Hunter's 'conversion' is false

Likening his giving up shooting to St Paul's conversion, Carmel Cilia (The Sunday Times, March 21) merely shows his superficial knowledge of both St Paul and the true nature of hunting. Mr Cilia unknowingly did well not to shoot the mistle thrush he...

Likening his giving up shooting to St Paul's conversion, Carmel Cilia (The Sunday Times, March 21) merely shows his superficial knowledge of both St Paul and the true nature of hunting.

Mr Cilia unknowingly did well not to shoot the mistle thrush he had lured within two metres of himself, because shooting a bird at point-blank range is unacceptable in the hunting code of practice, and also because one should not shoot a sitting target.

His description of the incident is an admission that what made him decide to give up the sport was not logical reasoning but an emotional knee-jerk reaction. The same feelings had overcome another Gozitan ex-'hunter' from New York who "converted" following an incident in which, as a boy of 13, he had illegally shot (he had no gun licence) a swift (a bird protected since 1937).

When Mr Cilia the other day saw "hunters" shooting at swallows in Gozo, as a true nature lover, he should have reported them to the police, even discreetly, for shooting during the closed season and for shooting at protected birds.

Mr Cilia thinks he was born "with the hunting gene programmed in his genome", and yet he "feels remorse when he recalls how many birds he shot". It sounds like a contradiction. Similarly, he again contradicts himself by saying that "today the number of hunters increased so more birds are shot", adding in the next sentence that "there are fewer birds".
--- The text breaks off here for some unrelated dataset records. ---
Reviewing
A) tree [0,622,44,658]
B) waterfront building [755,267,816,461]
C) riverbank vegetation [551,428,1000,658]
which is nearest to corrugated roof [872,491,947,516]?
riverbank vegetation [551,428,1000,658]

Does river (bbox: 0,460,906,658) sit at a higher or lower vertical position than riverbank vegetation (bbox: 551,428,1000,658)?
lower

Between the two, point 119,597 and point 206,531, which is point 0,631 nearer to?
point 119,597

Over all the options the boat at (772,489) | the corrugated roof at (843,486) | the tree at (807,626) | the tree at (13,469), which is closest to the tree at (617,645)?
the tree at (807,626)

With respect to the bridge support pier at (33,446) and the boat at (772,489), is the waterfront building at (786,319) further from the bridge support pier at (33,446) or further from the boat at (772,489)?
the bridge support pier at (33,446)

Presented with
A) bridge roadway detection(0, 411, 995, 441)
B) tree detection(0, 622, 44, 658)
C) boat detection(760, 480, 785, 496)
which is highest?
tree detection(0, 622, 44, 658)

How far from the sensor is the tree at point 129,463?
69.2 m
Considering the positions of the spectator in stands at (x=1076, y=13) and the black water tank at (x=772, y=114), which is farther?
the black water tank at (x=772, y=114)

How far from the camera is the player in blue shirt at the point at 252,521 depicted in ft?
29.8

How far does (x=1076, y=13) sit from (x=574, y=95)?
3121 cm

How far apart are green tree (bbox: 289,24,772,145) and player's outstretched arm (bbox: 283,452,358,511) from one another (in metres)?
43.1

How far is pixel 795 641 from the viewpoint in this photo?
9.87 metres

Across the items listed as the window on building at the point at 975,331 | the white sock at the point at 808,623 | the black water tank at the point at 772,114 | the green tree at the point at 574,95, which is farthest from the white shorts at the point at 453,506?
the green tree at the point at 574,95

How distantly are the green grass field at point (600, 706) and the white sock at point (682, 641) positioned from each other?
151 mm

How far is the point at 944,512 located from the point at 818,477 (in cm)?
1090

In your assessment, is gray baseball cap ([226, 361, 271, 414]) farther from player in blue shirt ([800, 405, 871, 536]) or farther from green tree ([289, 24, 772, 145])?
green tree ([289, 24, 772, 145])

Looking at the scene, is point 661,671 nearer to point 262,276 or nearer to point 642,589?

He is today a nature lover, enjoys breeding birds in his garden, and likes "sitting on a stone at night watching the moon cast a silver sheen on the rocks". What Mr Cilia needs to understand is that hunters also enjoy doing all these things, but at the same time thoroughly enjoy their passion. Nature lovers are not all hunters, but all true hunters are nature lovers.

Comparing hunting with smoking and gambling, Mr Cilia again shows strange reasoning. Smoking is proved to be bad for health and gambling is bad for the pocket. Yet, hunting invariably provides a sense of enjoyment and keeps hunters in constant contact with nature - a rather huge difference from gambling and smoking.

In the end, this 'ex-hunter', lumping all hunters together, pities them "for they do not know what they're doing". Well, I can assure him that many of us know exactly what we are doing and why we do it. He should, therefore, reserve his pity for those who would remove the hunting gene from the human genome, and who, in confusing reason with emotion, do not know what they are doing.

The only good derived from Mr Cilia's story is that he no longer hunts. Hunters do not want people in their midst who proclaim "If I were still a hunter, I too would have probably caved in and found it difficult to regulate myself".